“Also a lot of business applications have to play well with legacy systems, that have a bunch of quirks, that cannot simply be deduced by using AI.”
It can when trained to include those “quirks”.
I have some significant experience working with our in-house, sandboxed AI. For example, I have had our AI produce a series of Automated Unit Tests (to be differentiated from standard 'unit tests'). Creating of AUTs require that they follow the template Arrange-Act-Assert.
What I got back looked pretty good, and at first glance, seemed like it may have saved our development team hundreds of hours of development and testing....
....except....
... it only provided the bare minimum of AUT code. The stuff was not sufficient to test our business use-cases. Sure, it provided my asked-for 80% code coverage... but poorly.

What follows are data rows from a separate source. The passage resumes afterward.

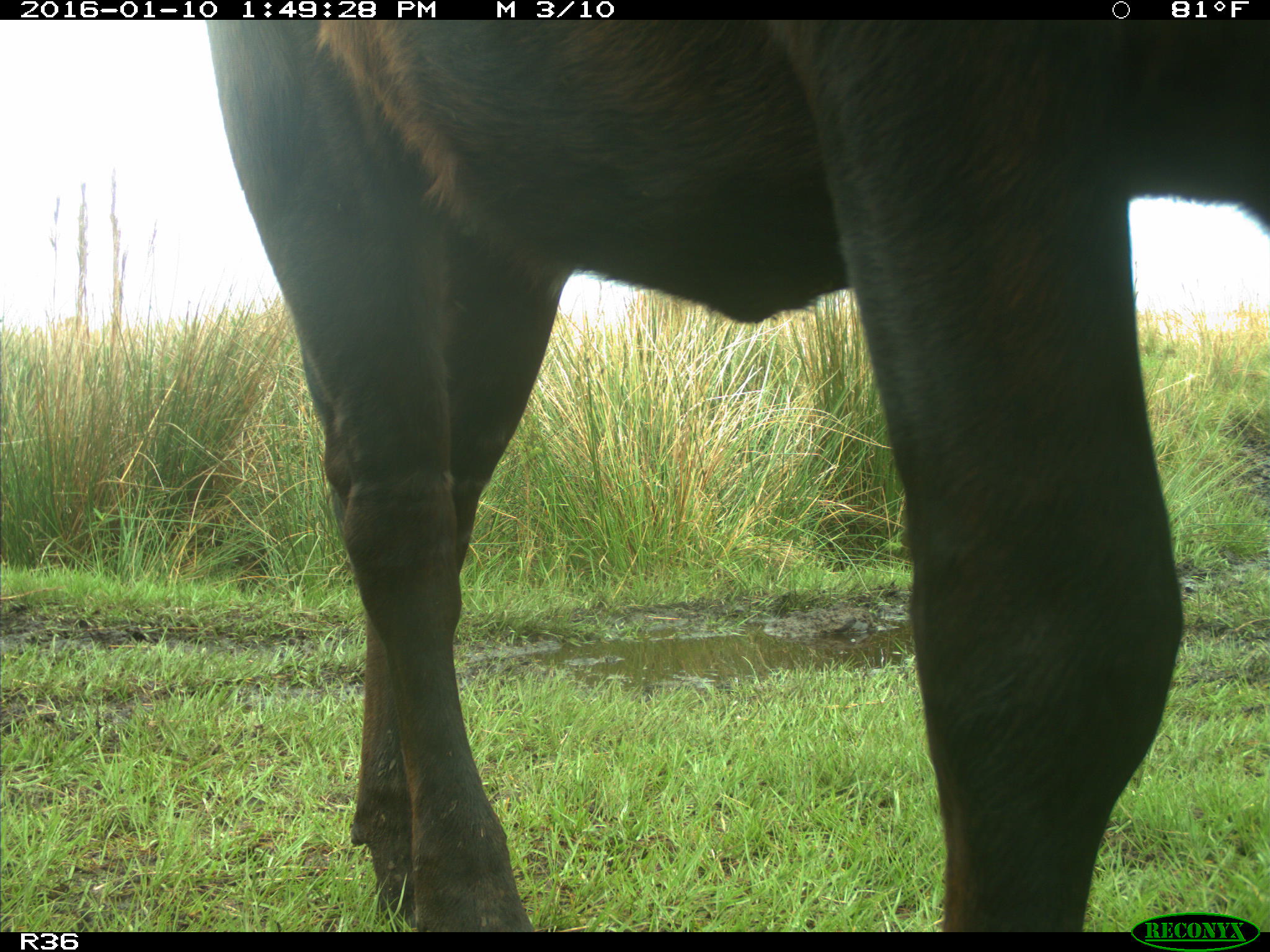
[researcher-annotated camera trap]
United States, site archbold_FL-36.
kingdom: Animalia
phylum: Chordata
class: Mammalia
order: Artiodactyla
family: Bovidae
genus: Bos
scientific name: Bos taurus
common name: domestic cow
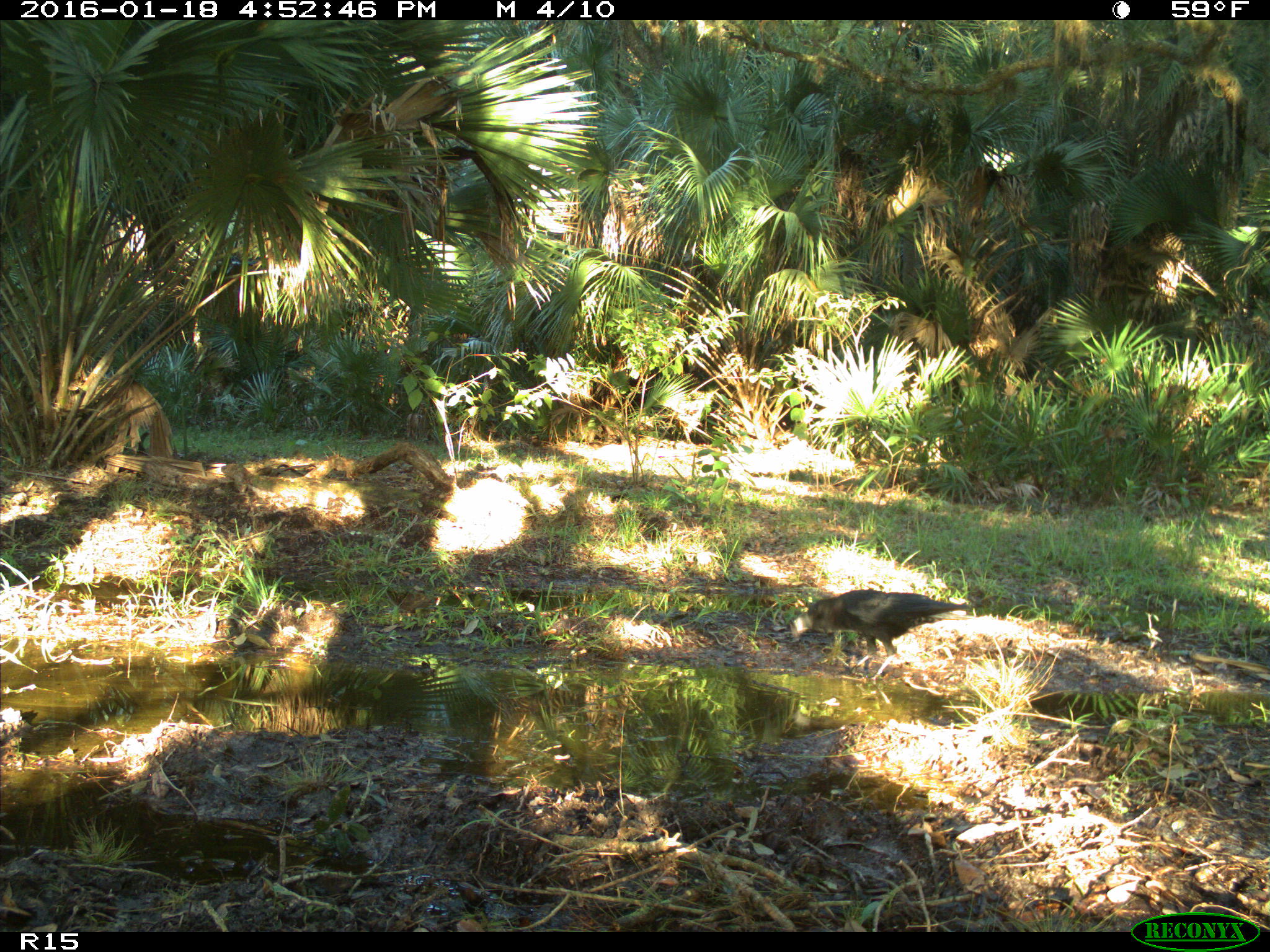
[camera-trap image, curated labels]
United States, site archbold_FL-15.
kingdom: Animalia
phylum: Chordata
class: Aves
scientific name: Aves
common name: birds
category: unidentified bird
Unidentified bird (birds) (Aves).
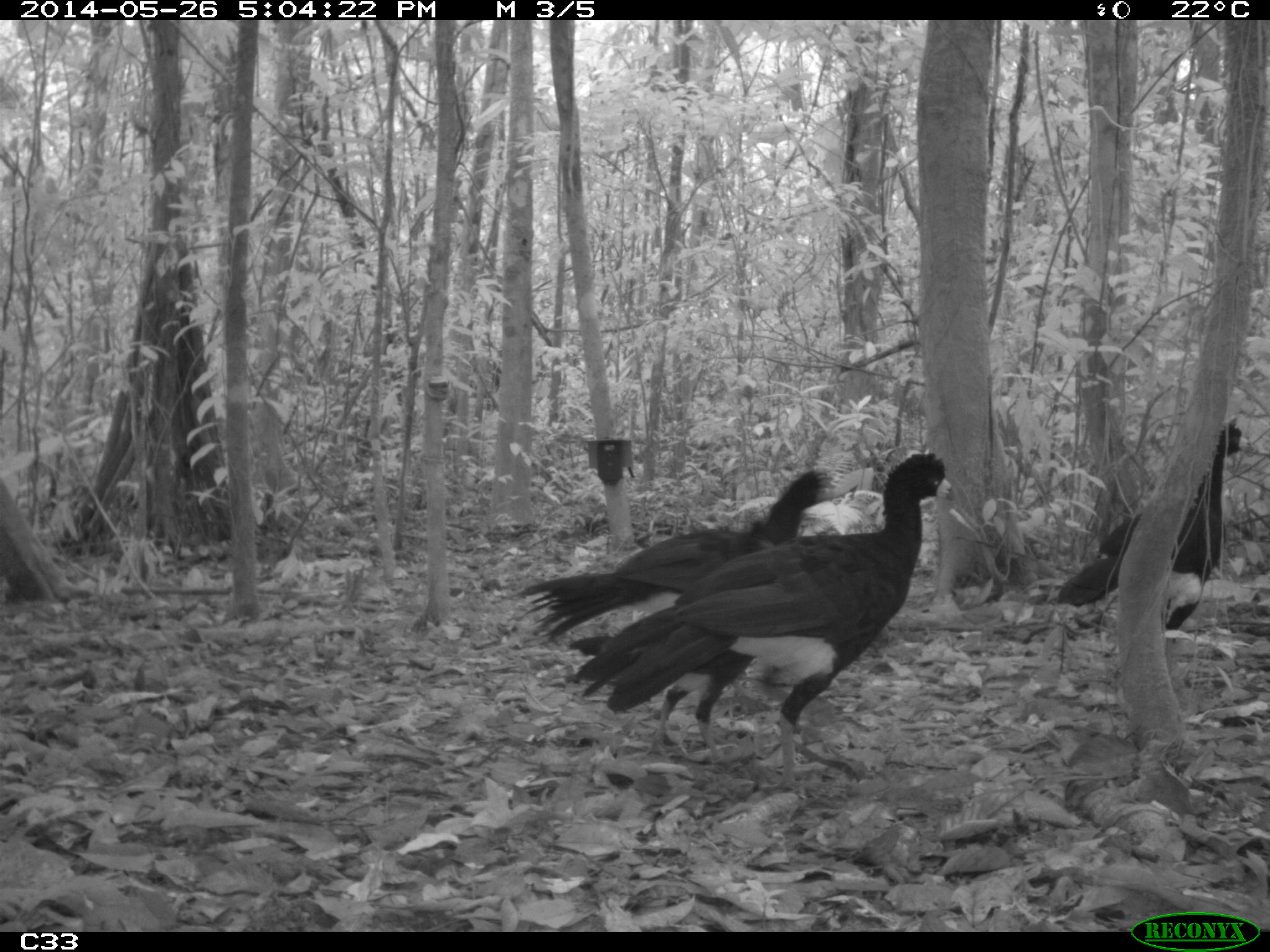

The amount of prompt-engineering it would take to produce good AUTs would require a book about the thickness of 'War and Peace'. And you cannot verbally prompt-engineer, since invariably you will either leave something out or you will need to revise the prompt. This means it really has to be written.
So, to your point, training it to catch all the quirks is an extremely daunting and time-intensive task, and that may prove impractical. Furthermore, that's even if you are AWARE of every quirk. Your development team may not.
I know you pretty well, you like to be right. I ask, however, that you accord me subject-matter-expert deference in this particular topic, as I would accord you the same deference in, say, operation of a nuclear plant... which I believe you have SME experience in.